Saturday, September 17, 2016

Creative tips from Brian Eno

From 99u.com, a creativity site, retweeted by the actual Brian Eno, an article about a few of Eno's creative strategies:


1. Freeform capture.
Grab from a range of sources without editorializing. According to Tamm, one of Eno’s tactics “involves keeping a microcassette tape recorder on hand at all times and recording any stray ideas that hit him out of the blue – a melody, a rhythm, a verbal phrase.” He’ll then go through and look for links or connections, something that can form the foundation for a new piece of music.

2. Blank state.
Start with new tools, from nothing, and toy around. For example, Eno approaches this by entering the recording studio with no preconceived ideas, only a set of instruments or a few musicians and “just dabble with sounds until something starts to happen that suggests a texture.” When the sound texture evokes a memory or emotion that impression then takes over in guiding the process.

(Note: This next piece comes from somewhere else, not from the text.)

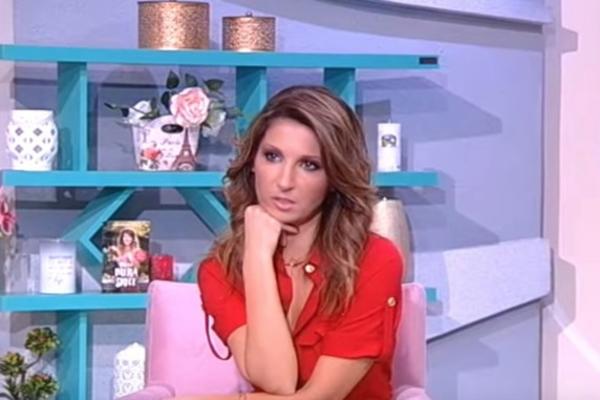 SANJA MARINKOVIĆ UGROZILA LJUDE U SAOBRAĆAJU: Skandalozno ponašanje, bahatost voditeljke na pešačkom prelazu!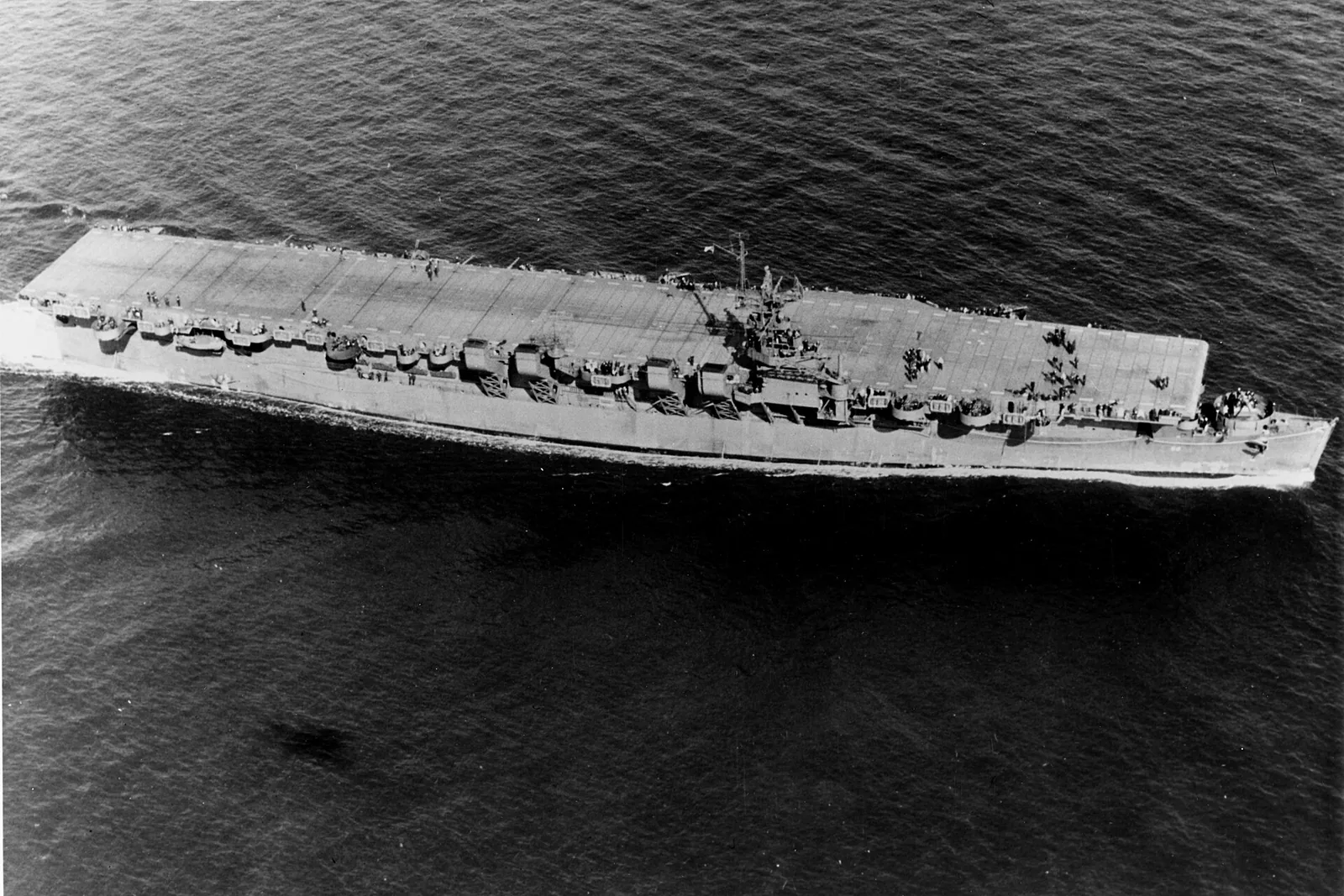 USS Independence (CV-22) photographed soon after completion, circa early 1943, while she still carried a 127 mm/38 gun at the bow. Independence was redesignated CVL-22 on 15 July 1943.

3. Deliberate limitations.
Before a project begins, develop specific limitations. Eno’s example: “this piece is going to be three minutes and nineteen seconds long and it’s going to have changes here, here and here, and there’s going to be a convolution of events here, and there’s going to be a very fast rhythm here with a very slow moving part over the top of it.”

4. Opposing forces.
Sometimes it’s best to generate a forced collision of ideas. Eno would “gather together a group of musicians who wouldn’t normally work together.” Dissimilar background and approaches can often evoke fresh thinking.

5. Creative prompts.
In the ‘70s Eno developed his Oblique Strategies cards, a series of prompts modeled after the I Ching to disrupt the process and encourage a new way of encountering a creative problem. On the cards are statements and questions like: “Would anybody want it?” “Try faking it!” “Only a part, not the whole.” “Work at a different speed.” “Disconnect from desire.” “Turn it upside down.” “Use an old idea.” These prompts are a method of generating specifics, which most creatives respond favorably to.

1 comment:

Ed Pierce said...

Mel Brown told me that when he was playing with Stevie Wonder, Stevie would utilize idea #1: he'd carry a tape recorder with him wherever he went, and when he was struck by an idea, he'd sing or speak it into the recorder. Those ideas would later be used when he was writing songs.